— START Entries supplied —
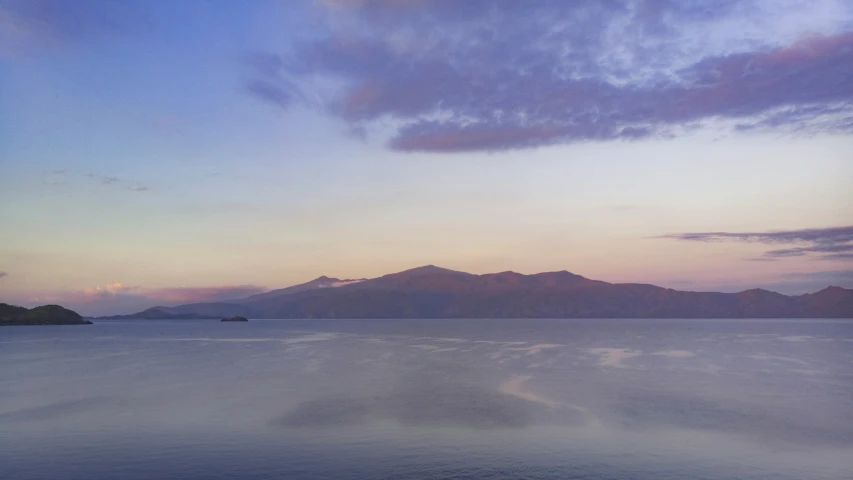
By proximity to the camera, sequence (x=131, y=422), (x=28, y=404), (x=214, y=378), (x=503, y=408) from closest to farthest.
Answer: (x=131, y=422), (x=503, y=408), (x=28, y=404), (x=214, y=378)

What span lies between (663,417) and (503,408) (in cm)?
1321

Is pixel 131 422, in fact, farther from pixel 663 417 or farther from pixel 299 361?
pixel 299 361

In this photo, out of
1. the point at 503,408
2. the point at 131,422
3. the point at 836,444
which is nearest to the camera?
the point at 836,444

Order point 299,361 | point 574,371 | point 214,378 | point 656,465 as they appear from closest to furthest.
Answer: point 656,465, point 214,378, point 574,371, point 299,361

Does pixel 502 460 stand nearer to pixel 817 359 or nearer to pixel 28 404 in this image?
pixel 28 404

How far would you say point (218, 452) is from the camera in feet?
116

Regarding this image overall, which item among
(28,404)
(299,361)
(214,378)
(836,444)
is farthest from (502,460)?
(299,361)

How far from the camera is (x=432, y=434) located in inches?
1559

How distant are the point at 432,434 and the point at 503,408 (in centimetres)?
1238

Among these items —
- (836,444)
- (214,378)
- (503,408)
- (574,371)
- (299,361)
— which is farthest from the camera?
(299,361)

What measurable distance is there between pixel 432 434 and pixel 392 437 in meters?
2.88

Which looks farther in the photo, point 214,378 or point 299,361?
point 299,361

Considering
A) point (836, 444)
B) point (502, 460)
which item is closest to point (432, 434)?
point (502, 460)

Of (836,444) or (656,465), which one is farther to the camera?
(836,444)
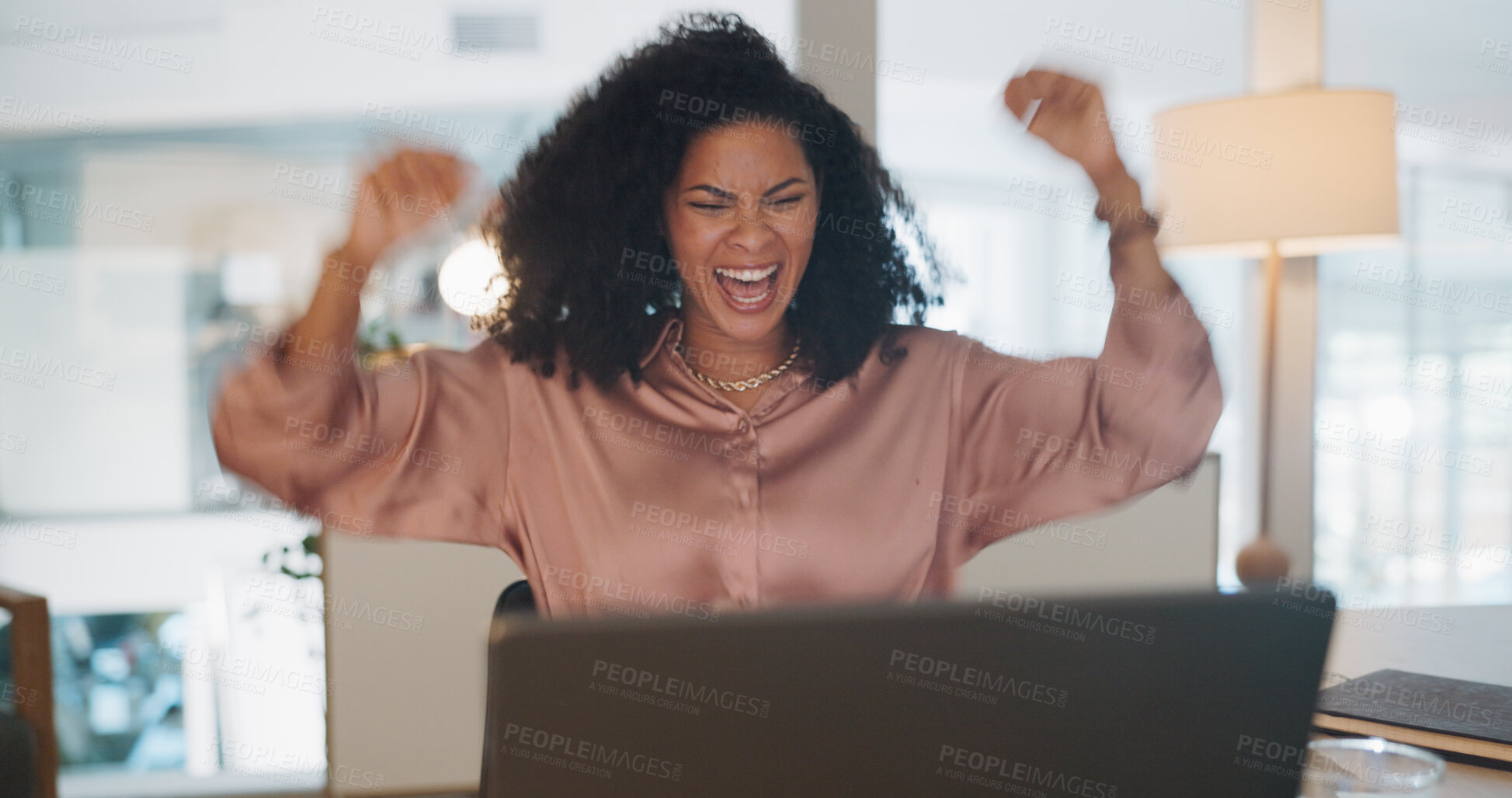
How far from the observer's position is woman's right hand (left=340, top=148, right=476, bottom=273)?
4.12 ft

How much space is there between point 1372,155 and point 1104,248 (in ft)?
3.38

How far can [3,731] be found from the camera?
209 cm

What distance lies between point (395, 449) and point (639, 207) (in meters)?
0.52

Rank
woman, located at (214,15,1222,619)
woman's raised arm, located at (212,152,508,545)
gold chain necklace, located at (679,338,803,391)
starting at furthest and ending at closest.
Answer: gold chain necklace, located at (679,338,803,391) → woman, located at (214,15,1222,619) → woman's raised arm, located at (212,152,508,545)

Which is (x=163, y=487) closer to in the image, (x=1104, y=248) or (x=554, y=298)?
— END Entries supplied —
Copy every entry exactly as written. Pictures are excluded.

By proximity to the camera, sequence (x=131, y=422), (x=28, y=404), (x=214, y=378), (x=503, y=408) from closest to farthest.
Answer: (x=131, y=422), (x=503, y=408), (x=28, y=404), (x=214, y=378)

What span lies between (663,417) and (503,408) (in cm)?
1321

Is pixel 131 422, in fact, farther from pixel 663 417 or farther from pixel 299 361?
pixel 299 361

In this photo, out of
1. the point at 503,408
2. the point at 131,422
3. the point at 836,444
which is nearest to the camera?
the point at 836,444

Order point 299,361 | point 574,371 | point 214,378 | point 656,465 as they appear from closest to furthest.
Answer: point 656,465, point 214,378, point 574,371, point 299,361

Does pixel 502 460 stand nearer to pixel 817 359 or nearer to pixel 28 404 in this image?
pixel 28 404

How far would you say point (218, 452) is from the camera in feet?
116

Regarding this image overall, which item among
(28,404)
(299,361)
(214,378)
(836,444)
is farthest from (502,460)?
(299,361)

How far from the camera is (x=432, y=434) located in inches?
1559

How distant are the point at 432,434 and the point at 503,408 (in centimetres)?
1238

Among these items —
- (836,444)
- (214,378)
- (503,408)
- (574,371)
- (299,361)
— which is farthest from the camera?
(299,361)

What measurable distance is there between pixel 432 434 and pixel 392 437 in meters?
2.88

Which looks farther in the photo, point 214,378 or point 299,361?
point 299,361

Considering
A) point (836, 444)
B) point (502, 460)
which item is closest to point (432, 434)?
point (502, 460)

Of (836,444) or (656,465), which one is farther to the camera?
(836,444)
How far from the observer's position is woman's right hand (left=340, top=148, right=476, bottom=273)?
4.12 ft

How much space is there between point 1372,155 and point 1104,248 (in ft)?
3.38

How far can [3,731] be found from the camera?
209 cm

What distance lies between point (395, 449) and point (639, 207) (in meters)?
0.52

Rank
woman, located at (214,15,1222,619)
woman's raised arm, located at (212,152,508,545)
gold chain necklace, located at (679,338,803,391)
starting at furthest and ending at closest.
Answer: gold chain necklace, located at (679,338,803,391) → woman, located at (214,15,1222,619) → woman's raised arm, located at (212,152,508,545)

Which is (x=163, y=487) closer to in the image, (x=1104, y=248) or (x=554, y=298)?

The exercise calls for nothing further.